Ma'anit Shapira¹^,2 , Eli Kakiashvili³ , Tzur Rosenberg² and Dan D Hershko¹^,2^,4

¹Department of Surgery A, Rambam Medical Center, Haifa 31096, Israel

²Technion – Israel Institute of Technology, Haifa 31096, Israel

³Department of Surgery B, Rambam Medical Center, Haifa 31096, Israel

⁴Breast Health Institute, Rambam Medical Center, Haifa 31096, Israel

author email corresponding author email

Breast Cancer Research 2006, 8:R46doi:10.1186/bcr1533


Published:	19 July 2006

Abstract

Introduction

Loss of the cyclin-dependent kinase inhibitor p27 is associated with poor prognosis in breast cancer. The decrease in p27 levels is mainly the result of enhanced proteasome-dependent degradation mediated by its specific ubiquitin ligase subunit S phase kinase protein 2 (Skp2). The mammalian target of rapamycin (mTOR) is a downstream mediator in the phosphoinositol 3' kinase (PI3K)/Akt pathway that down-regulates p27 levels in breast cancer.

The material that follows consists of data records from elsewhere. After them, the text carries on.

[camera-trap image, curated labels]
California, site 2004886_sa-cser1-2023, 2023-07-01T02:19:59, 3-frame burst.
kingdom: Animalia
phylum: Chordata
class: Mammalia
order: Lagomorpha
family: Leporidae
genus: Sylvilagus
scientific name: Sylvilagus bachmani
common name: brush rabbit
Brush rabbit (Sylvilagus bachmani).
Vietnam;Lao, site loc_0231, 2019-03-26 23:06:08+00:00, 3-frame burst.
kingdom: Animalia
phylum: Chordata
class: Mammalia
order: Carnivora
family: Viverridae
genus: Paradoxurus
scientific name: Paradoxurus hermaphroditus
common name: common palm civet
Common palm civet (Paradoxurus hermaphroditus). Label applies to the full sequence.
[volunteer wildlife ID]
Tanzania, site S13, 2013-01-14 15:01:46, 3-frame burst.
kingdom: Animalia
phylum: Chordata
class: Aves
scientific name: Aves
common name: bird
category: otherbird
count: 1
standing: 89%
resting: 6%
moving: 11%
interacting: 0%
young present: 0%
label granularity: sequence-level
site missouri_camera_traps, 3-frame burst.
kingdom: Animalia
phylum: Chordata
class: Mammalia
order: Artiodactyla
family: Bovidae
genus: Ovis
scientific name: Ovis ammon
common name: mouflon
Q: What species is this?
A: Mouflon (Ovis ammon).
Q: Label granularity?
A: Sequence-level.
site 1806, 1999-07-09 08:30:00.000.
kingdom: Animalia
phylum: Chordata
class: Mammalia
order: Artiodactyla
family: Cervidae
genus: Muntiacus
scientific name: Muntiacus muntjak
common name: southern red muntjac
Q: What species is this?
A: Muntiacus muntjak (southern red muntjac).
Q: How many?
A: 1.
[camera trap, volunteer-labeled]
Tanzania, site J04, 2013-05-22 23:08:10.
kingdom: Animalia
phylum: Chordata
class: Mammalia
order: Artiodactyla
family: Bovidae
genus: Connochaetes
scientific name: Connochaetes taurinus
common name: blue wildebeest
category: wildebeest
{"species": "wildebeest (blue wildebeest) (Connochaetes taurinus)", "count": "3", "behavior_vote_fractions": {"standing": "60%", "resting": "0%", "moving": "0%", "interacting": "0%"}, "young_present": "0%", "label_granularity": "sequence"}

Rapamycin was found to stabilize p27 levels in breast cancer, but whether this effect is mediated through changes in Skp2 expression is unknown.

Methods

The expression of Skp2 mRNA and protein levels were examined in rapamycin-treated breast cancer cell lines. The effect of rapamycin on the degradation rate of Skp2 expression was examined in cycloheximide-treated cells and in relationship to the anaphase promoting complex/Cdh1 (APC\C) inhibitor Emi1.

Results

Rapamycin significantly decreased Skp2 mRNA and protein levels in a dose and time-dependent fashion, depending on the sensitivity of the cell line to rapamycin. The decrease in Skp2 levels in the different cell lines was followed by cell growth arrest at G1. In addition, rapamycin enhanced the degradation rate of Skp2 and down-regulated the expression of the APC\C inhibitor Emi1.

Conclusion

These results suggest that Skp2, an important oncogene in the development and progression of breast cancer, may be a novel target for rapamycin treatment.